Erster Kompaniechef wurde KptLt Günter Heyden. Die Kompanie war wie folgt gegliedert: eine Stabsgruppe, drei Kampfschwimmerzüge – ein schwerer Zug, ein leichter Zug und ein Stranderkundungszug.

Im entfernten Emden kam es am 1. Oktober 1969 zu einer Umstellung, die aber für die Kompanie ohne Auswirkungen war. Die „Amphibische Gruppe“ wurde in „Amphibische Transportgruppe“ umbenannt.

Die Ausbildung neuer Kampfschwimmer fand weiterhin bis 1967 unter KptLt Völsch statt. Die Hallenausbildung wurde in List/Sylt, die Freiwasserausbildung in Eckernförde und Olpenitz durchgeführt. Als externe Lehrgänge wurden der Einzelkämpferlehrgang, der Fallschirmspringerlehrgang sowie der Absetzerlehrgang an der Luftlande- und Lufttransportschule in Altenstadt besucht. Die Sprengausbildung erfolgte an der Marine Unterwasserwaffenschule. Zusätzliches Ausbildungspersonal wurde ständig von der aktiven Kompanie abgestellt, um auch so die Ausbildung an die spezifischen Anforderungen anzupassen. Eines der größten Probleme der damals jungen Kompanie war die Materialbeschaffung. So wurde zu Beginn das Sauerstoff-Kreislaufgerät Lt-Lund-II benutzt. Ein Gerät, das in wasserfestem Gewebe als Grundträger eingebaut war. Es erwies sich als zu verletzlich und wurde 1966 durch das lungenautomatische Regeneriergerät II (LAR II) – ein gekapseltes und vor der Brust getragenes Gerät des Herstellers Dräger – ersetzt. Ein Qualitätssprung, der andere internationale Einheiten ebenfalls zur Beschaffung animierte. Die Kompanie verbrachte viel Zeit mit dem Training und der Teilnahme an Übungen.

Eine bemerkenswerte Übung sei hier erwähnt: Unter dem Namen „HOP CROC“ (Hopping Crocodile) wurde im Übungsgebiet in der Nähe von Varrelbusch, unter staunenden Augen von Heeresoffizieren, eine triphibisch angelegte Operation durchgeführt. 30 Soldaten der Kompanie führten in einem Anflug einen Dämmerungssprung aus einer Noratlas aus, sickerten im Anschluss in Richtung Küste, um am dritten Tag der Übung die in Wilhelmshaven liegende Reserveflotte im Taucheinsatz anzugreifen. Ihr Erfolg blieb nicht unbemerkt. So wurden in den folgenden Jahren Angriffe auf verschiedene sicherheitsempfindliche Einrichtungen der Bundeswehr durchgeführt, die dadurch sensibilisiert wurden und daher ihre Abwehrmaßnahmen erhöhten.

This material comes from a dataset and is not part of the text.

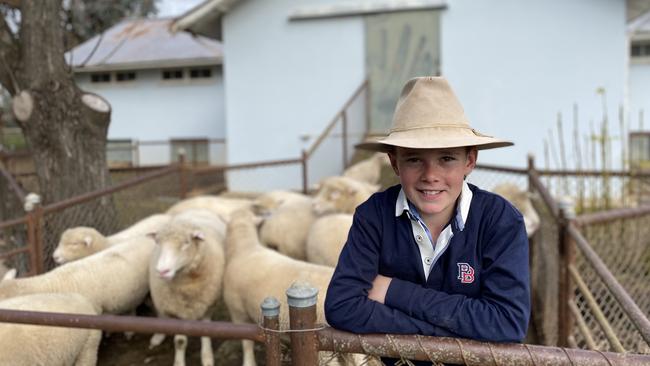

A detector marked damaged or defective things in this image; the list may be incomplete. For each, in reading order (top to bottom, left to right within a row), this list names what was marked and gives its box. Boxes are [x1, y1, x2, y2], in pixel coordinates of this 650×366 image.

rusty metal rail [564, 222, 648, 344]
rusty metal rail [316, 328, 648, 366]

In den Sechzigerjahren vollzog sich nicht nur in Europa ein militärischer Wandel. John F. Kennedy befahl die Neuausrichtung des U.S. Militärs. Im Zuge dessen wurden die U.S. Navy SEALs gegründet. SEAL ist das Kürzel für „Sea, Air, Land“. Es beschreibt, wie und wo die SEALs ihre operative Heimat finden sollten. Die Feuertaufe der SEALs, einer mit sehr viel Bedacht aufgebauten Einheit, sollte nicht lange auf sich warten lassen: der Vietnamkrieg.

Das Konzept der deutschen Kampfschwimmer war nun nicht mehr rein an einen Wasserauftrag gebunden. Vielmehr wurde das Element Wasser dazu genutzt, sich unbemerkt anzunähern, um anschließend Kampfaufträge an Land durchzuführen. Auch wurde das Element Luft einbezogen und Sprungverfahren entwickelt, die eine sichere Verbringung ermöglichten. Der Kampfschwimmer wurde zu einer „Triphibie“ und ist bis heute der Soldat mit dem breitesten Ausbildungsspektrum innerhalb der Kampfeinheiten der Bundeswehr. Mit diesem Konzept bildeten die Kampfschwimmer, bereits – anfangs der 1970er Jahre – die Grundbefähigungen für eine spätere Zuordnung zu den Spezialkräften ab.